> _Exercise directions_:
Convert the rows, from the start through the line that contains "62 centimetres", into a Markdown table with the columns Line and Text. Number the lines in order and skip any blank ones.

Excerpts of spatial question data
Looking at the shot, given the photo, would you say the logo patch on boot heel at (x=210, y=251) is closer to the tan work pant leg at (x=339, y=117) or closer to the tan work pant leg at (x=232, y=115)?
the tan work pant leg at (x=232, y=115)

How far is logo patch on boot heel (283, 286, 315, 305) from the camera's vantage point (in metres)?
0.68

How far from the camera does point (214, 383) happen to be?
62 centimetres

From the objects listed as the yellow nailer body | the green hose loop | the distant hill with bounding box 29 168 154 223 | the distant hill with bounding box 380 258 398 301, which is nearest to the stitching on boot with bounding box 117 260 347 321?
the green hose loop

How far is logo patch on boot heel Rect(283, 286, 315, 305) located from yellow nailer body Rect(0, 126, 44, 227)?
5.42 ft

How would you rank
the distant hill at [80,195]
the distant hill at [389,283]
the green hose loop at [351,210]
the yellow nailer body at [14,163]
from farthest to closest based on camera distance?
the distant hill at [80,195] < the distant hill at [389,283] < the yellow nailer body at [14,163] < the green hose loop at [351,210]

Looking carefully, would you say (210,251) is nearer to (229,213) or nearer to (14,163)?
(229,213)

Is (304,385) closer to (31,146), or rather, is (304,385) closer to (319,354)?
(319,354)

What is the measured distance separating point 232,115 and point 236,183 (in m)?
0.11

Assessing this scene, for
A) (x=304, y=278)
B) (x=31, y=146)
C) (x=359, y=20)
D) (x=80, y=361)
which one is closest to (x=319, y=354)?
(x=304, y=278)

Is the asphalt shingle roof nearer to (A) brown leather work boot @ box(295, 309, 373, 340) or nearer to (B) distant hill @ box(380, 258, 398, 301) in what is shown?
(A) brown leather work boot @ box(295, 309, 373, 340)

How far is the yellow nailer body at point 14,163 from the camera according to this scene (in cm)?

> _The completed task_:
| Line | Text |
|---|---|
| 1 | Looking at the shot, given the photo, would you say the logo patch on boot heel at (x=210, y=251) is closer to the tan work pant leg at (x=339, y=117) or closer to the tan work pant leg at (x=232, y=115)? |
| 2 | the tan work pant leg at (x=232, y=115) |
| 3 | How far is logo patch on boot heel (283, 286, 315, 305) from the camera's vantage point (in metres)? |
| 4 | 0.68 |
| 5 | How far from the camera does point (214, 383) happen to be? |
| 6 | 62 centimetres |